El presidente del Gobierno, Pedro Sánchez, ha trasladado este viernes desde el Palacio de la Asamblea de Ceuta el respaldo del Ejecutivo a la ciudad tras la crisis migratoria registrada en las últimas horas y ha asegurado que el Estado empleará "todos los recursos" a su alcance para recuperar la normalidad.
Tras estar en la frontera del Tarajal y posteriormente mantener una reunión con el presidente de la Ciudad, Juan Vivas, el ministro del Interior, Fernando Grande-Marlaska, las Fuerzas y Cuerpos de Seguridad del Estado y las Fuerzas Armadas, el jefe del Ejecutivo quiso enviar un mensaje de apoyo a la población ceutí.
Sánchez comenzó su comparecencia reconociendo el difícil momento que atraviesa la ciudad y aseguró que "toda España está con Ceuta".

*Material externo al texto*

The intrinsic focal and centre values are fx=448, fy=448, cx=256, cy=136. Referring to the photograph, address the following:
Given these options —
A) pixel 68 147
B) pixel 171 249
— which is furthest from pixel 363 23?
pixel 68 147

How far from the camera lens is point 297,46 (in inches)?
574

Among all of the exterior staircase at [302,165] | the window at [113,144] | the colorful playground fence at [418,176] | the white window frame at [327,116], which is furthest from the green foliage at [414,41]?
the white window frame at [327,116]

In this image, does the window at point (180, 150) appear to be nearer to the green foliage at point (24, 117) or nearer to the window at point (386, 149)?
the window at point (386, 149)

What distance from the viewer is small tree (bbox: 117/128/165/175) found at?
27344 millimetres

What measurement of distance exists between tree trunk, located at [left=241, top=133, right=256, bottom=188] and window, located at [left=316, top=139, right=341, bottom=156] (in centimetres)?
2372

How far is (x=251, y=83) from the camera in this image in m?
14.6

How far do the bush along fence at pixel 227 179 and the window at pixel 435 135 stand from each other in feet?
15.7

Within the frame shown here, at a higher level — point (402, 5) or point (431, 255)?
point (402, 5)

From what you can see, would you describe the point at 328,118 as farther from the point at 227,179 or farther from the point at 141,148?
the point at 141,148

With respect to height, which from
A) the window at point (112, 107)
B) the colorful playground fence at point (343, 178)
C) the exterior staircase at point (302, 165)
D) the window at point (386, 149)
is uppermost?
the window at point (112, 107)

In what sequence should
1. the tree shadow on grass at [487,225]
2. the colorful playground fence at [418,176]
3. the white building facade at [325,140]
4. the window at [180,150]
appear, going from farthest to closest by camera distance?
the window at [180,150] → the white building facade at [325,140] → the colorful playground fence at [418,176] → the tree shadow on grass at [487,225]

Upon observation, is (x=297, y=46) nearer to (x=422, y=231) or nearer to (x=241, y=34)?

En este sentido, afirmó que el Gobierno es consciente de la "situación de angustia" que viven los ceutíes desde el inicio de la crisis y reiteró el compromiso del Ejecutivo con la Ciudad Autónoma.

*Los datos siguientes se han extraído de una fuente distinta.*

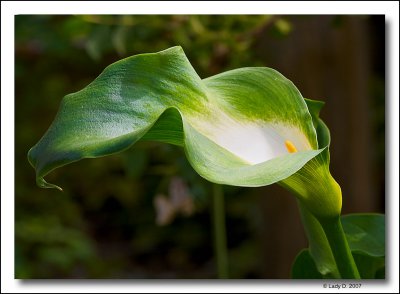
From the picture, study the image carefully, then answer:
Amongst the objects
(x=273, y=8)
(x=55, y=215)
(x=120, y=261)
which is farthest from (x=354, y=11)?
(x=120, y=261)

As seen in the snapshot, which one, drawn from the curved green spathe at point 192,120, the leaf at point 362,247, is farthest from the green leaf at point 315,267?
the curved green spathe at point 192,120

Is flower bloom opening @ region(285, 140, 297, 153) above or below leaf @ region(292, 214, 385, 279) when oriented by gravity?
above

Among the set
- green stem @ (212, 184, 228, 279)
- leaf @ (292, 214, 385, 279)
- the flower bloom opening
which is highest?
the flower bloom opening

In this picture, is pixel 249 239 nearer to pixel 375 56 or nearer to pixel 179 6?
pixel 375 56

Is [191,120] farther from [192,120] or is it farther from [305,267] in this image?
[305,267]

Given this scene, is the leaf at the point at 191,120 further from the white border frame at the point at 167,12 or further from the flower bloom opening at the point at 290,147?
the white border frame at the point at 167,12

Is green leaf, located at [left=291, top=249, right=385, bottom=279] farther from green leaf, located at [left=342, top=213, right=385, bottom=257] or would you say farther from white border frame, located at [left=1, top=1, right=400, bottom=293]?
white border frame, located at [left=1, top=1, right=400, bottom=293]

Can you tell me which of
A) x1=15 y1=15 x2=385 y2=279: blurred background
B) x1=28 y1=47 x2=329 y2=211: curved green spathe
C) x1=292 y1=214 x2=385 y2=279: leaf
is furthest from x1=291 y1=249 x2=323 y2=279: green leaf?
x1=15 y1=15 x2=385 y2=279: blurred background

El presidente fue especialmente contundente al definir lo ocurrido como "un ataque" y "una violación de la integridad territorial de España".
"Ceuta es una ciudad española y lo sucedido merece todo nuestro rechazo y toda nuestra condena", manifestó, extendiendo también su preocupación por la situación vivida en Melilla, aunque señaló que la crisis ha tenido una mayor dimensión en la ciudad ceutí.
Durante su intervención, Sánchez anunció que el Gobierno reforzará todas las capacidades del Estado para garantizar la seguridad y la convivencia en Ceuta.
Recordó que durante los últimos años se ha incrementado en torno a un 10 % la plantilla de la Guardia Civil y de la Policía Nacional en la ciudad y confirmó el envío de unos 400 agentes adicionales, además del despliegue del Ejército de Tierra y de medios de la Armada.
El jefe del Ejecutivo sostuvo que el objetivo es mantener una presencia reforzada en calles y puntos sensibles de la ciudad para ofrecer tranquilidad a la población mientras se normaliza la situación.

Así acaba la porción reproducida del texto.